## Tarefa a realizar
Responda a estas perguntas sobre o texto acerca da Covid-19 e do cancro:
(a) Em que revista saiu o estudo português de 2020?
(b) Que funções exerce Filipe Froes?
(c) Em que país se realizou o estudo apresentado no final de 2023?

Covid-19 pode ser responsável pelo aumento dos casos de cancro, indicam especialistas

A pandemia da Covid-19 pode ter sido uma das causas do aumento do número de pacientes com cancro: vários estudos apontaram o impacto da redução e suspensão dos rastreios, consultas e cirurgias oncológicas mas, de acordo com os especialistas, há cada vez mais evidências de que o SARS-CoV-2 pode ser um agente oncogénico e responsável pela subida dos diagnósticos de cancro.

Uma das primeiras investigações sobre o impacto do vírus no aparecimento do cancro foi feita em Portugal: em 2020, os investigadores Miguel Alpalhão, João Augusto Ferreira e Paulo Filipe, num estudo publicado na revista ‘Medical Hypotheses’, salientaram que “a homologia estrutural com o SARS-CoV-1 indica que o SARS-CoV-2 pode ser capaz de prejudicar diretamente os principais guardiões das funções supressoras de tumor. Além disso, a Covid-19 apresenta uma resposta inflamatória preeminente com stress oxidativo, que atua como iniciador e promotor da carcinogénese”.

De acordo com Filipe Froes, pneumologista e diretor da Unidade de Cuidados Intensivos do Hospital Pulido Valente, em Lisboa, “isto pode ser esta justificação que procurávamos para o aumento de doenças oncológica que se está a verificar em idades mais jovens”, referiu, citado pela ‘CNN Portugal’.

Um estudo realizado na Polónia, apresentado no final de 2023, na revista ‘Frontiers in Molecular Biosciences’, veio reforçar esta hipótese. “Esta pandemia que vivemos de 2020 a 2023 pode estar associada ao aumento de doenças neoplásicas”, indicou Froes, salientando três fatores, “indireto e dois diretos”, para que pessoas com menos de 50 anos estarem mais suscetíveis a esta associação.

## Excertos de dados
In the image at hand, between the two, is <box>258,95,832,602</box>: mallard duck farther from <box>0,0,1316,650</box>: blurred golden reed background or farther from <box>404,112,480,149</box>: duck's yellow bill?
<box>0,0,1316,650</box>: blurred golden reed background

==

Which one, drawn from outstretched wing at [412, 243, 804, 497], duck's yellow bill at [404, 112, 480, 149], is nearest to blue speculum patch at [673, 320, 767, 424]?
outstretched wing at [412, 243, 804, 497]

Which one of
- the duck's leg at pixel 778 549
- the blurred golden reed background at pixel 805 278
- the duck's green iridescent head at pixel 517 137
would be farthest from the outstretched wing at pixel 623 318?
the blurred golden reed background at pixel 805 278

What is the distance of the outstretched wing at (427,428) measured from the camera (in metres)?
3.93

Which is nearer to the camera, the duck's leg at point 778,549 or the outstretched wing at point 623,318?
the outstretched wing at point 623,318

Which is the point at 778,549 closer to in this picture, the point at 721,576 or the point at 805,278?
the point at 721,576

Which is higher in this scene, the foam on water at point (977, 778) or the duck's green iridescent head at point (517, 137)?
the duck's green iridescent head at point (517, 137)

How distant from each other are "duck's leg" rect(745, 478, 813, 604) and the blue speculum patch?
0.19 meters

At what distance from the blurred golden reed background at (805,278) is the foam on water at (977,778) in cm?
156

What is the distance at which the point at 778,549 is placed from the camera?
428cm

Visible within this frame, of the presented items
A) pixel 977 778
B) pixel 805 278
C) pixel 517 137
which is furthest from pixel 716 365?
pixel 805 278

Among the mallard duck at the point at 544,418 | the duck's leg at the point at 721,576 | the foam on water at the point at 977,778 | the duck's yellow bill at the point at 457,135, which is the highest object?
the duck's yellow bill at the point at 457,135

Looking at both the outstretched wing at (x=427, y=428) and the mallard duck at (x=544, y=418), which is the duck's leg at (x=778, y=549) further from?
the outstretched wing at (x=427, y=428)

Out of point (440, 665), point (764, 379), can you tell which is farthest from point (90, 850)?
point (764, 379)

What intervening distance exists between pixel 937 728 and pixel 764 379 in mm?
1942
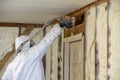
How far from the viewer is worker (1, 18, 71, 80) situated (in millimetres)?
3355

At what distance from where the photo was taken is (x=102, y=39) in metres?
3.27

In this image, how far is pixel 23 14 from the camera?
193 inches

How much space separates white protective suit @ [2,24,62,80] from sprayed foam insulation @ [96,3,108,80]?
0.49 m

--

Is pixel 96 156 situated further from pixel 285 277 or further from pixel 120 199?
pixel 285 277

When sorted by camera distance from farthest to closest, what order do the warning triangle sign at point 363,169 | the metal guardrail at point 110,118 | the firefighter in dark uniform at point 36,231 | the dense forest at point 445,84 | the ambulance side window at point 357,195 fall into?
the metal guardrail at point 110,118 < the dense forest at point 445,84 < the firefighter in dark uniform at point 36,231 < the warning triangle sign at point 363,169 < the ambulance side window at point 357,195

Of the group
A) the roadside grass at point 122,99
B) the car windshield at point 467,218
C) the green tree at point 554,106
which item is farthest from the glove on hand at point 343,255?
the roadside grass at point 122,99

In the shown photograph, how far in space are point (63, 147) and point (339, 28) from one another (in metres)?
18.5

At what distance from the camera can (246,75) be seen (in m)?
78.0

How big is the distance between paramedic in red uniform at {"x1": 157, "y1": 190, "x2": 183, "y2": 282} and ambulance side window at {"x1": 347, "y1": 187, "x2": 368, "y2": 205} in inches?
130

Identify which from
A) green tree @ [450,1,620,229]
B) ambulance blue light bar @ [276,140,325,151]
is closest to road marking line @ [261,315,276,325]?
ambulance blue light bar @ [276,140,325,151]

## Resposta ao exercício
(a) Na revista ‘Medical Hypotheses’.
(b) É pneumologista e diretor da Unidade de Cuidados Intensivos do Hospital Pulido Valente, em Lisboa.
(c) Na Polónia.